# Doubt about RNS 510 with PN 1T0 035 680 H



## BETOGLI (Jul 15, 2010)

Hi Gals and Guys,

As the title says, I have a doubt about RNS 510 with PN 1T0 035 680 H. Are these RNS 510 for the American or the European Market? I think that this RNS 510 don't come with Sirius.
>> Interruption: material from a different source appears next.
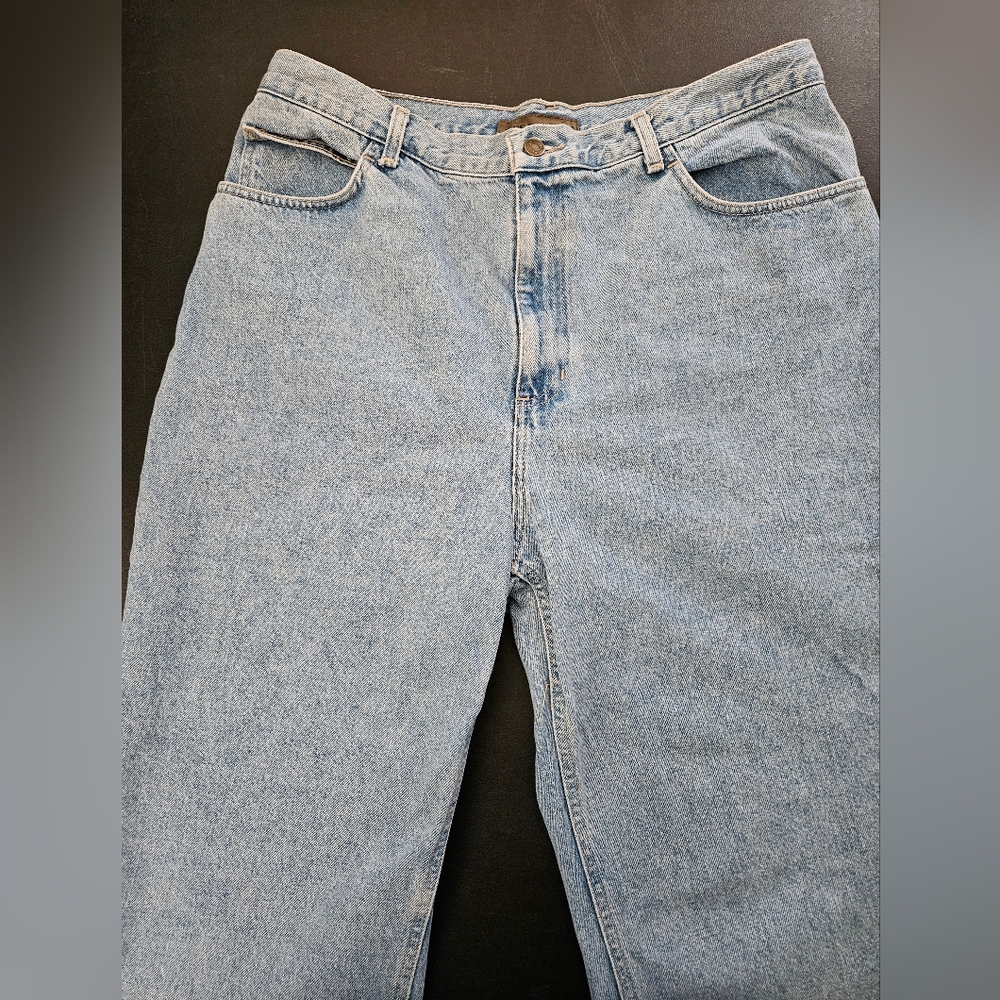 Vintage - Jones Jeans 100% Cotton Denim - NWOT - Size 18W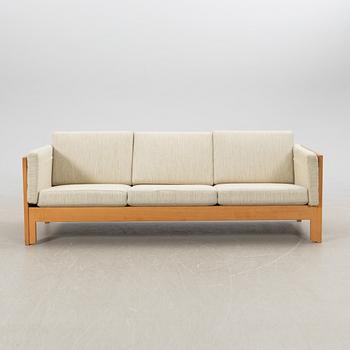 Børge Mogensen, sofa, model 2345, for Fredericia Stolefabrik, Denmark.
In case that this RNS 510 are for the European Market, Which would it be the Pro's and Con's of using it in America?

In advance thank you so much for all your help and support!

Best regards,

Beto


----------



## BETOGLI (Jul 15, 2010)

Bump!


----------



## BETOGLI (Jul 15, 2010)

Hi Gals and Guys,

I have to say that Peter_Chicago at www.vwnavi.com helped me out with these¡ Thank you so much Peter¡ :thumbup::thumbup::beer:

Here is the link to his answer:

http://vwnavi.com/volkswagen-factor...181-doubt-about-rns-510-pn-1t0-035-680-h.html



Beto,

It is a EU spec unit if it ends with numbers 680

ending numbers 684 are USA/Canada/Mexico
ending numbers 681 is China

Thanks again man!

Beto


----------



## Peteski (Sep 29, 2000)

BETOGLI said:


> Hi Gals and Guys,
> 
> I have to say that Peter_Chicago at www.vwnavi.com helped me out with these¡ Thank you so much Peter¡ :thumbup::thumbup::beer:
> 
> ...


No problem Beto......



-Peter


----------



## BETOGLI (Jul 15, 2010)

Peteski said:


> No problem Beto......
> 
> 
> 
> -Peter



Thanks again man! :thumbup::thumbup:


----------